Workers’ well being is directly related to the productivity of the organisation. The higher the workers’ well being, the higher will be the productivity of the organistion.

Safety tasks and responsibilities

Health and Safety audit and Performance review

Health and Safety audit and performance review are the final steps in the health and safety management.

Health and Safety culture

In order to develop good health and safety practices, a good health and safety culture is needed at work. Employers need to incorporate health and safety practices in their day to day running of the business. Successful occupational health and safety practices necessitates the collaboration and participation of both employers/owners or management and employees in health and safety programmes, and it involves the consideration of issues relating to occupational medicine, industrial hygiene, toxicology, education, engineering safety, ergonomics, psychology, etc. Both workers and employers have a legal responsibility to look after health and safety at work together. Workers who contribute to health and safety at work, are safer and healthier than those who do not.

Building and maintain a health and safety culture involve the use of all available means to increase awareness, knowledge and understanding of the concepts of hazards and risks and how they may be prevented or controlled.

“The safety culture of an organization is the product of individual and group values, attitudes, perceptions, competencies and patterns of behaviour that determine the commitment to, and the style and proficiency of, an organisation’s health and safety management.” – Successful Health and Safety Management by HSE (2nd edition), pg 22

Training for health and safety

Training means educating people on what should be done and not, how it should be done and when it should be done.

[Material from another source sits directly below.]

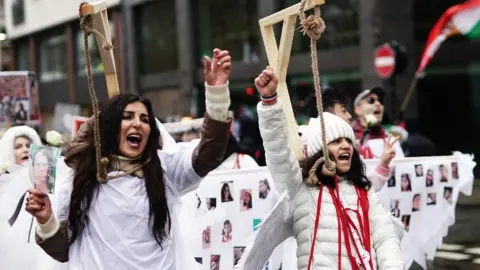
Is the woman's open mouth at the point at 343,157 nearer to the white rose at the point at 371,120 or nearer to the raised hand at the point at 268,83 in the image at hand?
the raised hand at the point at 268,83

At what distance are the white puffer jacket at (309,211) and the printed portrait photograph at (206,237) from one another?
2.00 meters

Based on a survey carried out by ILO, workers often experience work-related health problems but do not realize that the problems are related to their work, particularly when an occupational disease, for example, is in the early stages. Hence, there is a need to train workers on safe way to do the job, hazards associated with the work and how to eliminate or control them.

It is also important to train workers how to react in case of emergencies, like a fire outbreak. Training on first aid is also important.

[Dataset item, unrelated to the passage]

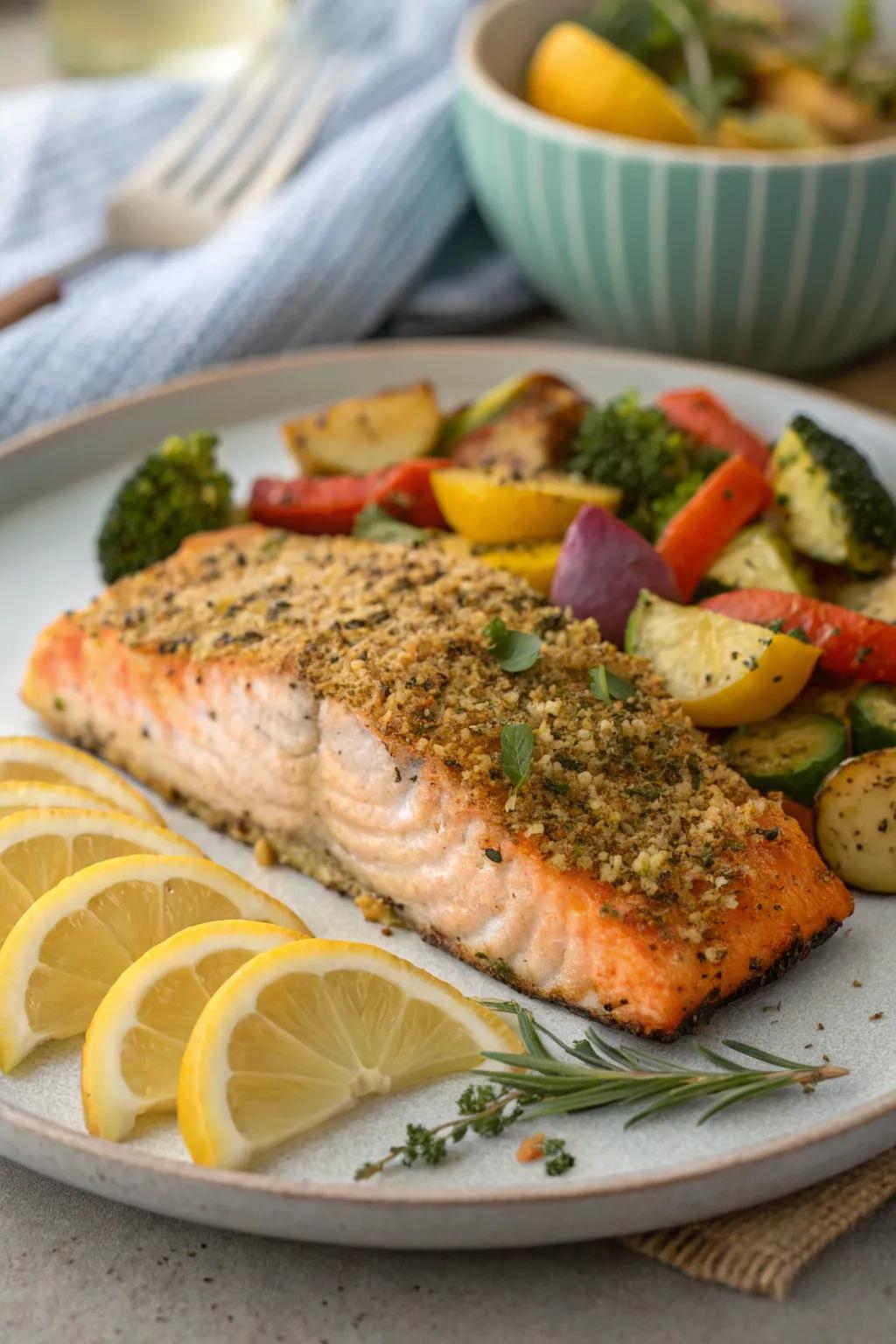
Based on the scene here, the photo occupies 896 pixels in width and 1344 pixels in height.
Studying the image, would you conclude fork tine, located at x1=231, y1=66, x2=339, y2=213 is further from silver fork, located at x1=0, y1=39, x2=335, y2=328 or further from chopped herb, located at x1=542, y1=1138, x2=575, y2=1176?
chopped herb, located at x1=542, y1=1138, x2=575, y2=1176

Training can be conducted at different levels:

  1. During induction course for new employees where they can be educated on how to work safely and also about the hazards and risks associated with the jobs, how to eliminate or control them.
  2. Training can be organized for management and Supervisors so that they know what are the hazards present in the workplace and this enable them to develop policies to combat these hazards
  3. Regular training to existing employees, to update them on new equipment and technologies being used.

Health surveillance

Health surveillance at work is very important. It is performed to look for early signs of ill health caused by substances and other hazards at work. It includes keeping health records for individuals and may include medical examinations and testing of blood or urine samples, so that corrective action can be taken.

Health and Safety Committee

Health and safety programs

For all of the reasons given above, it is crucial that employers, workers and unions are committed to health and safety and that:

  • workplace hazards are controlled – at the source whenever possible;
  • records of any exposure are maintained for many years;
  • both workers and employers are informed about health and safety risks in the workplace;
  • there is an active and effective health and safety committee that includes both workers and management;
  • worker health and safety efforts are ongoing.

Charles D. Reese (2001) Accident/Incident Prevention Techniques – In order to effectively manage safety and health, a company must pay attention to some critical factors:

  1. policy of management regarding health and safety of workers
  2. health and safety goals of the company
  3. who is responsible for occupational safety and health
  4. how are supervisors and employees held accountable for job safety and health?
  5. what are the consequences of not following the safety rules
  6. are there set procedures for addressing safety and health at the workplace?

A written safety and health program is of primary importance in addressing these items.